_Requirement_. Report each line of the material below that contains the string "rect", copying every such line in full.

--

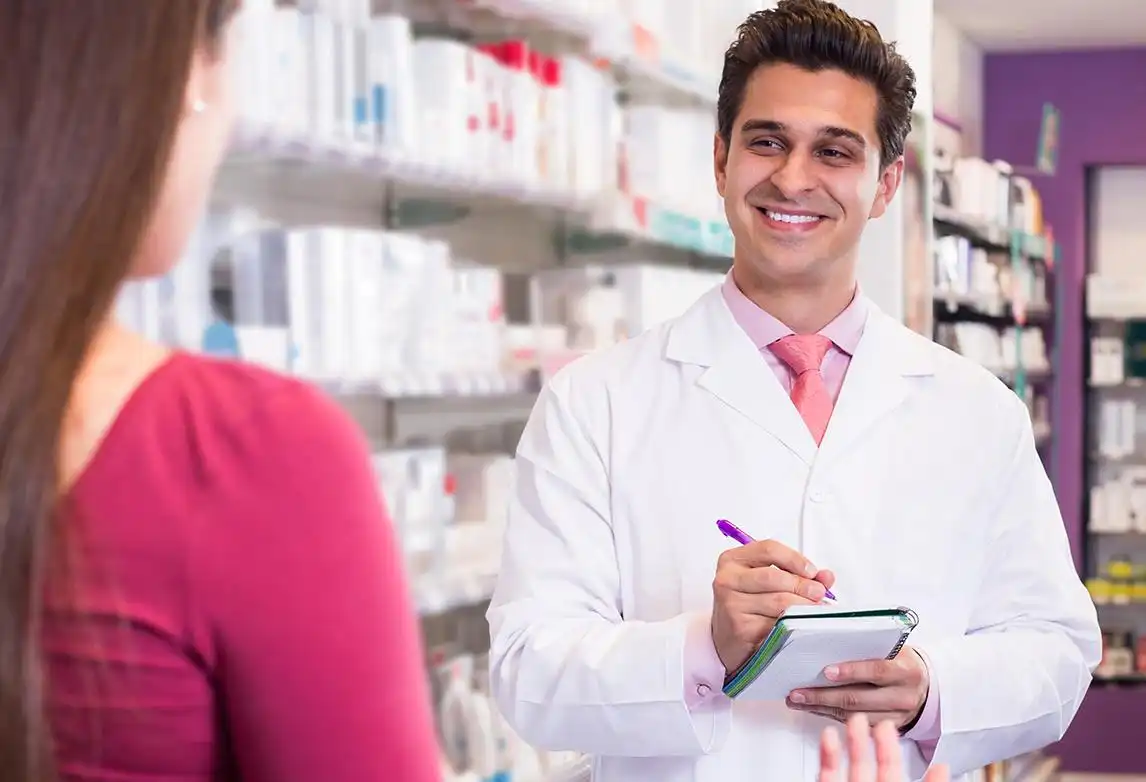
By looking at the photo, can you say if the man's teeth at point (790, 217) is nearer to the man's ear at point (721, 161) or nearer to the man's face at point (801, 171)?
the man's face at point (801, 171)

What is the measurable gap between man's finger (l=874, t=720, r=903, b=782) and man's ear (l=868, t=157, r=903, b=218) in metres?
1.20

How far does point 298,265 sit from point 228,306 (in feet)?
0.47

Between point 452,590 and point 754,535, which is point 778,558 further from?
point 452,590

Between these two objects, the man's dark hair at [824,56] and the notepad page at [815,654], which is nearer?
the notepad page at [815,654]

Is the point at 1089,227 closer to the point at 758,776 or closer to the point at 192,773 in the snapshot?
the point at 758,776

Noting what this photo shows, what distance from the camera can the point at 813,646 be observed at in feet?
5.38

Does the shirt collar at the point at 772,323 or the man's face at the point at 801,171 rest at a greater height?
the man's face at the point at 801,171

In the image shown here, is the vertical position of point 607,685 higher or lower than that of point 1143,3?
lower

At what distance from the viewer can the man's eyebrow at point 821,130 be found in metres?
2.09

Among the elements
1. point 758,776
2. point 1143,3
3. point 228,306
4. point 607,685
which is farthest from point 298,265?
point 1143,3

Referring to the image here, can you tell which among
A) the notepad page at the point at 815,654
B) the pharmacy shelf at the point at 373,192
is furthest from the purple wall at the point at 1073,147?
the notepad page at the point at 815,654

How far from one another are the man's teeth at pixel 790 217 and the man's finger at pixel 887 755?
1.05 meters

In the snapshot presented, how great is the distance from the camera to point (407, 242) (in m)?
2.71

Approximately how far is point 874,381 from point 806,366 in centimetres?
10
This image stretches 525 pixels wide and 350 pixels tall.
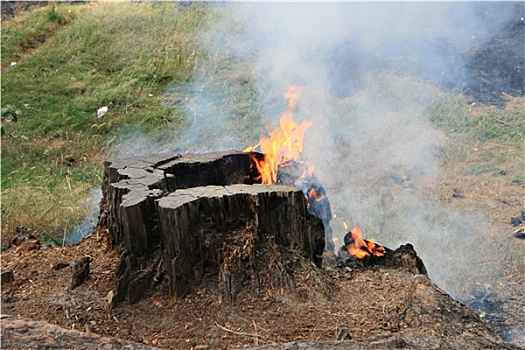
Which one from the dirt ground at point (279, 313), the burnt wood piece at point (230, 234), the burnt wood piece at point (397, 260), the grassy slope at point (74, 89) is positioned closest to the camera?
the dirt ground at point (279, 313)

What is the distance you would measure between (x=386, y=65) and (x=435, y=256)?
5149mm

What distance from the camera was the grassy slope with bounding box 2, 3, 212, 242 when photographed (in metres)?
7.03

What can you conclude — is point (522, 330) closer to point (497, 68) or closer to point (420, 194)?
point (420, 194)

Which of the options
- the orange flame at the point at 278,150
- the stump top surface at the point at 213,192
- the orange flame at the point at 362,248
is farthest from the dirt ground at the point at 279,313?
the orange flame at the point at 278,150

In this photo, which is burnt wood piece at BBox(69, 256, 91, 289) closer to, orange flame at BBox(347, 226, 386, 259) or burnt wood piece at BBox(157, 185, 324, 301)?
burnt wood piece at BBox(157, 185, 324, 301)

--

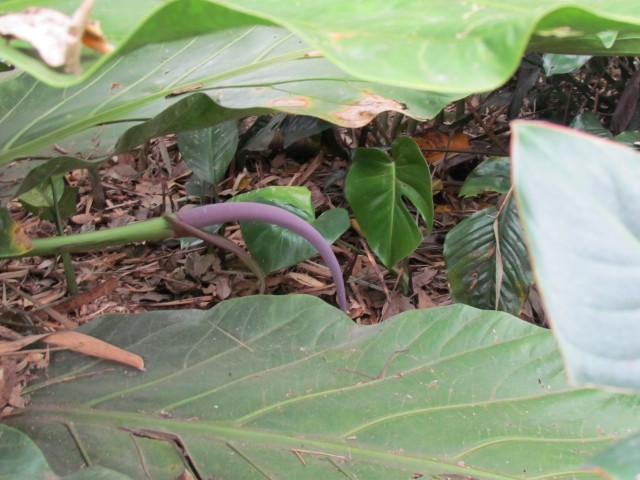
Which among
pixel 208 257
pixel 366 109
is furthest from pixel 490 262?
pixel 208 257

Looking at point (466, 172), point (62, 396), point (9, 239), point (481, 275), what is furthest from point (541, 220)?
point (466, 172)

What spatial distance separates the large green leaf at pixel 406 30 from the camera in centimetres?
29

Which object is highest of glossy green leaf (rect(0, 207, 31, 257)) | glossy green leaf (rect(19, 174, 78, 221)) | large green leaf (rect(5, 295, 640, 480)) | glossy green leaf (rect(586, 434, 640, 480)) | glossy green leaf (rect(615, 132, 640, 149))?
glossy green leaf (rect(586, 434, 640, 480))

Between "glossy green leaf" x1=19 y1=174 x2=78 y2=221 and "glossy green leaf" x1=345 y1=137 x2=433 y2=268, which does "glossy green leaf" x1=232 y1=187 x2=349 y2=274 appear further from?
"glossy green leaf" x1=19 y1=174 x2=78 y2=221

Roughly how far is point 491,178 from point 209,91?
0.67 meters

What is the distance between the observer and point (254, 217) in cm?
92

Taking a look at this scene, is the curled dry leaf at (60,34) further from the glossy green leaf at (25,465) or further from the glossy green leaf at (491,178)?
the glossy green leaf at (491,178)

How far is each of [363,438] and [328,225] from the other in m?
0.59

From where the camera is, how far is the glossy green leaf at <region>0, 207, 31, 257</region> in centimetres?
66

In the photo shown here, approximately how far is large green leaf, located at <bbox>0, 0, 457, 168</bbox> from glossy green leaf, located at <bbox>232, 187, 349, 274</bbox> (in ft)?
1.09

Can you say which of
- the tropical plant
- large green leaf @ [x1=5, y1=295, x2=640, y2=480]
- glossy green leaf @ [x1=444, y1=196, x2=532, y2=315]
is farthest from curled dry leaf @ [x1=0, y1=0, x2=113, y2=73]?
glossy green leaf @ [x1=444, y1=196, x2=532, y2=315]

--

_Answer to this task_.
Which object is highest of glossy green leaf (rect(0, 207, 31, 257)) | glossy green leaf (rect(19, 174, 78, 221)) | large green leaf (rect(5, 295, 640, 480)) | glossy green leaf (rect(586, 434, 640, 480)) | glossy green leaf (rect(615, 132, 640, 149))?
glossy green leaf (rect(586, 434, 640, 480))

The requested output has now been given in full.